9 Misreading the past
Sometimes you may also have misread what was going on in your family. Children often don’t get the whole story, or misinterpret what they see or hear. Then they build a picture of what they think happened, but which isn’t what happened in real life.
For example, you may have interpreted your parents’ behaviour as not loving you or caring about you. But when you were young, you didn’t know much about empathy works.
Stress causes lower empathy
Did you know that highly stressed people often turn inward, and seem less empathic?
Were your parents preoccupied with their own problems or emotions?
If so, perhaps they couldn’t see or respond to you in helpful ways. They were so consumed with their own issues, that they just didn’t have enough empathy left for anyone else.
It didn’t mean they didn’t love or care for you. It just meant they couldn’t show it in the way you would have liked.
And if they’d never had much affection in their own childhood, they wouldn’t know how to show it either.
Poor role models
Perhaps your parents had poor role models in their own parents. Many parents didn’t (and still don’t) know how to raise children well. Unless they think about it carefully, they just do what their own parents did.
So mistakes get repeated, generation after generation.
And that was sad for you and many other children.
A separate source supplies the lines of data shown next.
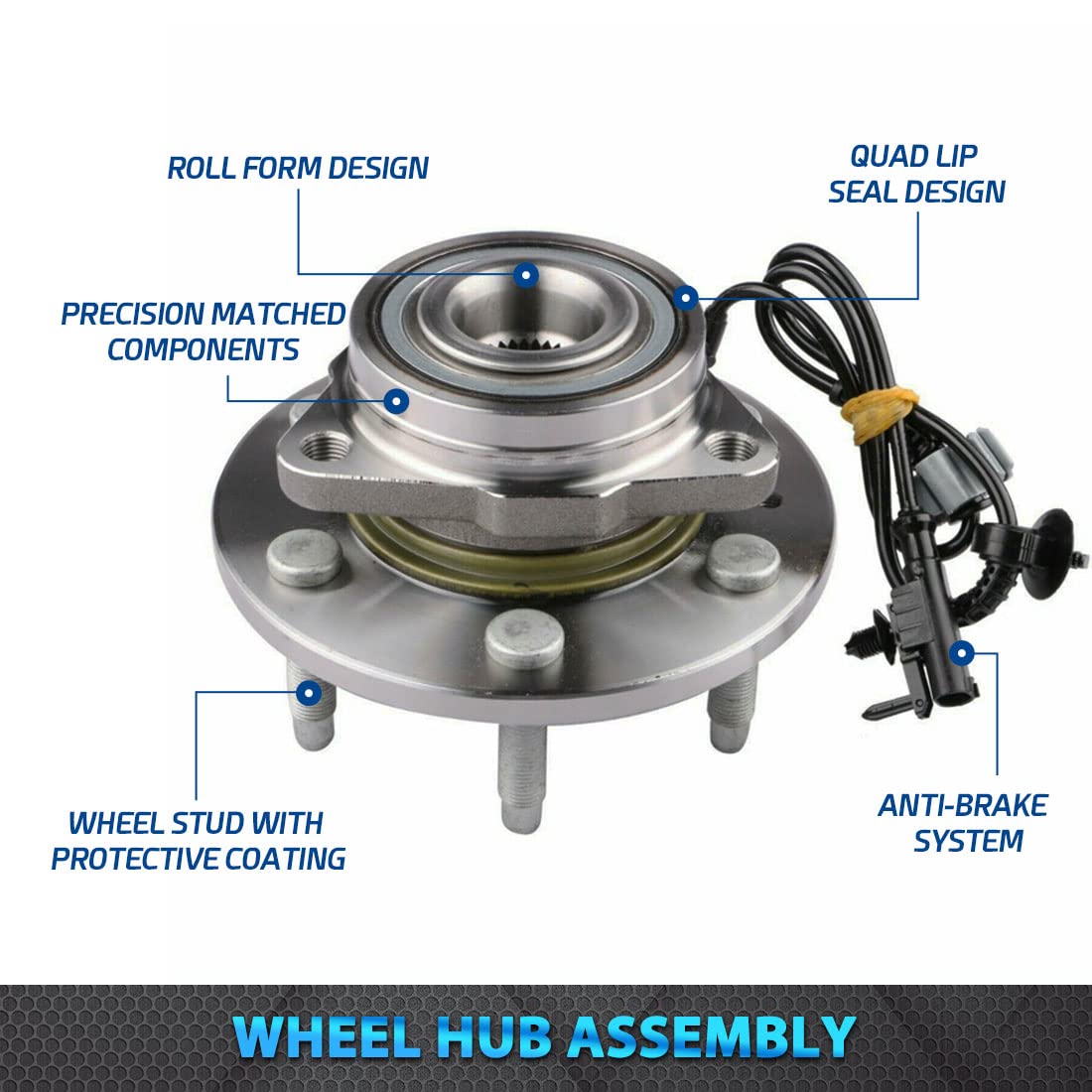 ROLL FORM DESIGN

QUAD LIP SEAL DESIGN

PRECISION MATCHED COMPONENTS

WHEEL STUD WITH PROTECTIVE COATING

ANTI-BRAKE SYSTEM

WHEEL HUB ASSEMBLY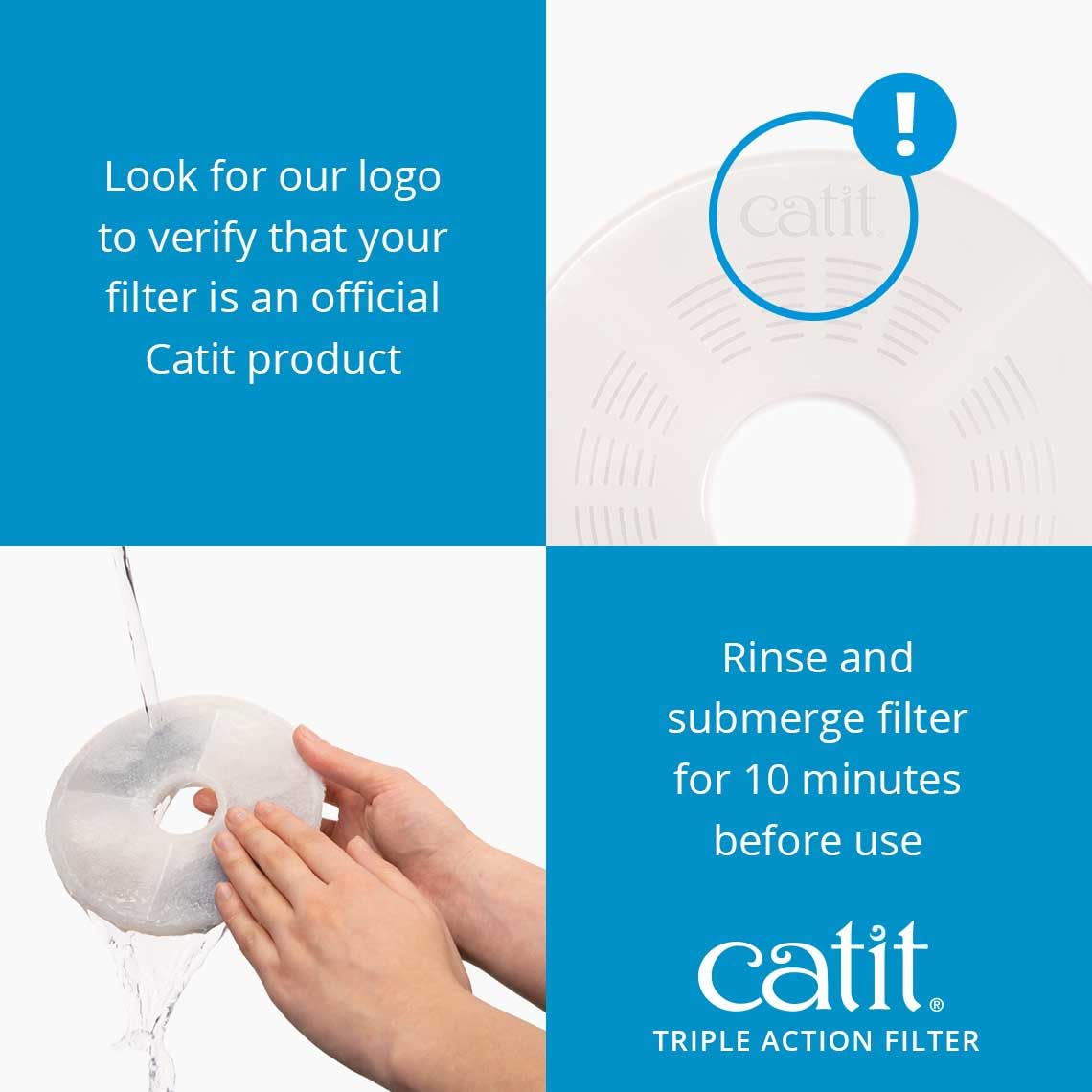 Look for our logo to verify that your filter is an official Catit product

!

catit

Rinse and submerge filter for 10 minutes before use

catit®
TRIPLE ACTION FILTER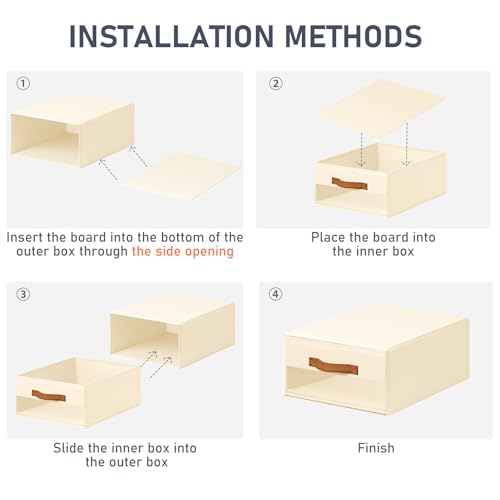 INSTALLATION METHODS

①

Insert the board into the bottom of the outer box through the side opening

②

Place the board into the inner box

③

Slide the inner box into the outer box

④

Finish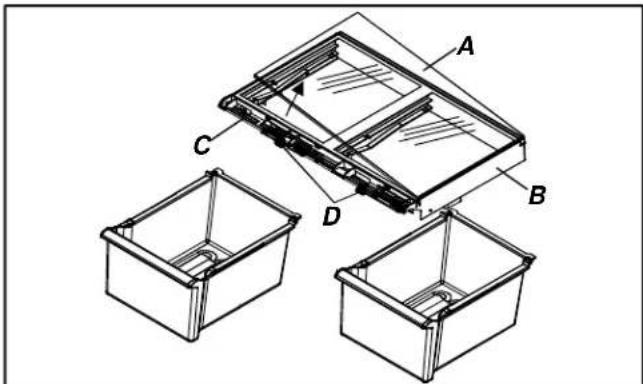 A
C
B
D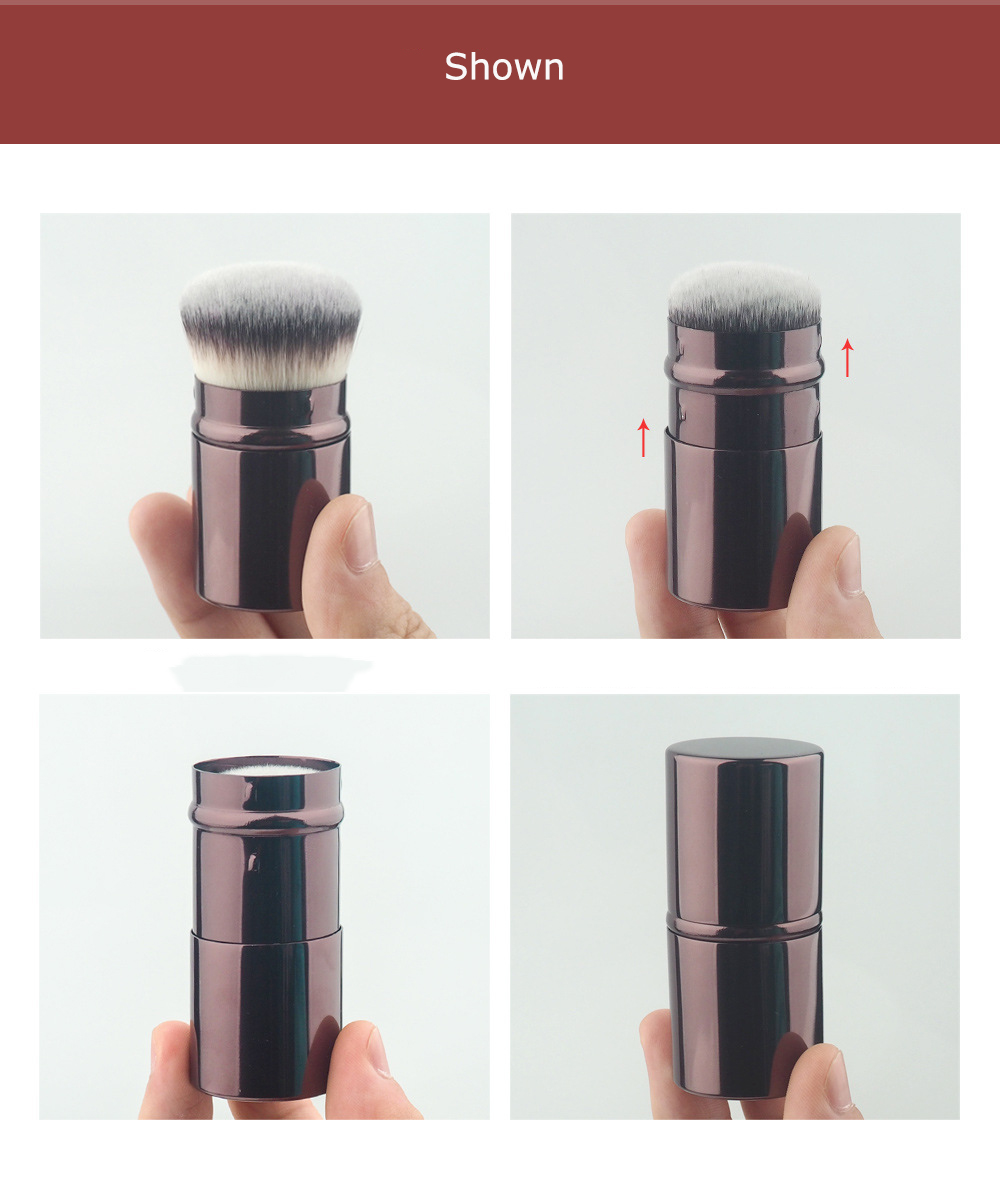 Shown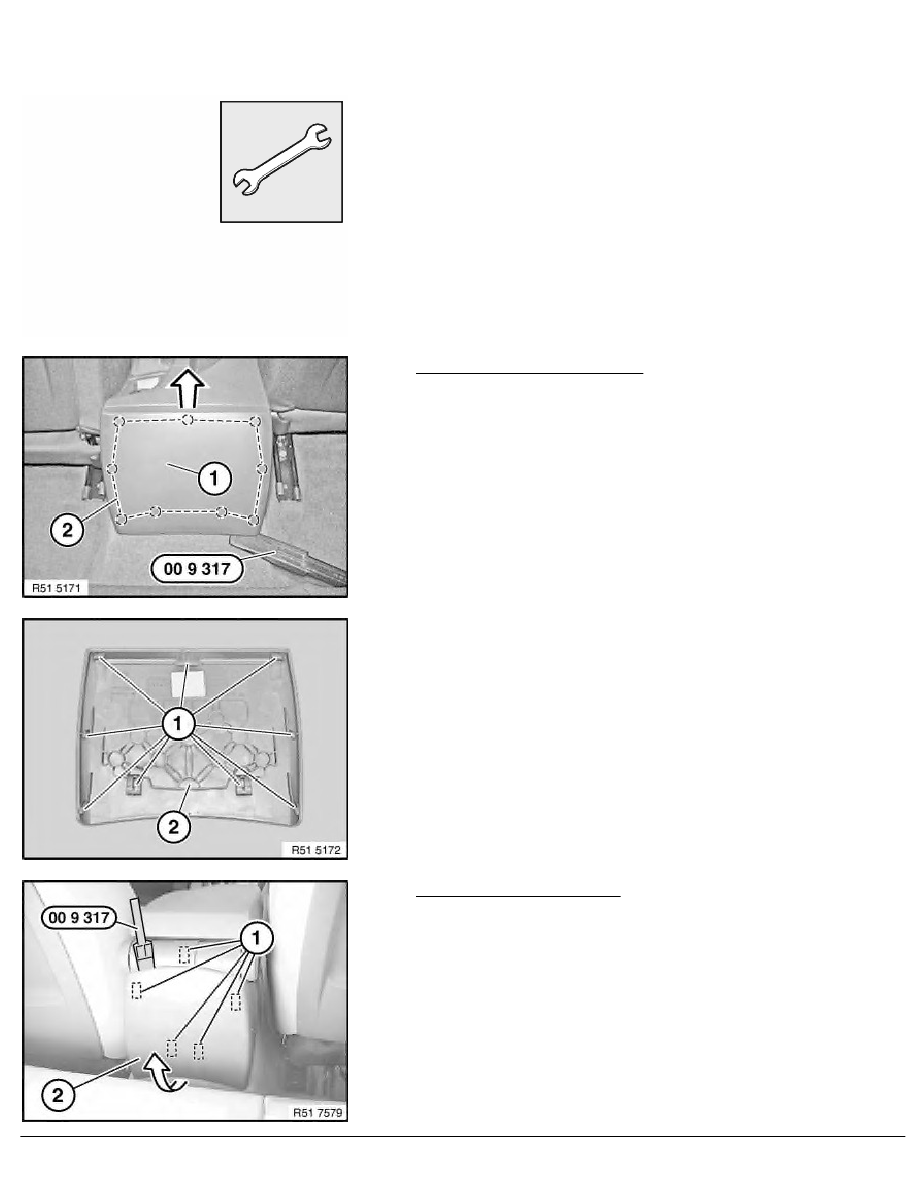 1
2
00 9 317
R51 5171

1
2
R51 5172

00 9 317
1
2
R51 7579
But it doesn’t make your parents terrible people. And it doesn’t mean they didn’t care about or love you.
All these things mean that, in their heads, their own issues trumped yours. They didn’t understand that parents are supposed to put the needs of their children before their own. And that allowed a whole lot of unspoken family rules to develop. And as an adult, you may still be sticking to them today.
10 Challenge your negative beliefs
It’s helpful to go back and look at the beliefs you’ve developed about your parents. See if you can rewrite these beliefs in a more helpful form.
Acknowledge your parents had limitations in the way they treated you. But they were probably doing the best they could at the time, given their backgrounds.
Challenge your unspoken family rules
In addition, challenge unspoken family rules you developed for yourself.
Come up with a more helpful statements, such as:
“I would prefer not to upset my parents. I understand they’ve had difficulties they haven’t dealt with very well. So they’ve relied on me to smooth their lives for them. But if I feel strongly about something, I have the right to state my beliefs calmly and firmly, without being rude. If they get upset, that’s unfortunate. I’ll explain I’m not trying to hurt their feelings, but would like them to see my point of view.”
Of course, even if you’re not rude when stating your point of view, it doesn’t guarantee they’ll listen. Sometimes you just have to bite your tongue, because the backlash isn’t worth it.
But at least you now know more about how these unspoken rules develop, and whether you want to keep on following them or not.
Understanding what’s behind others’ behaviour gives you the flexibility to choose how to handle each situation.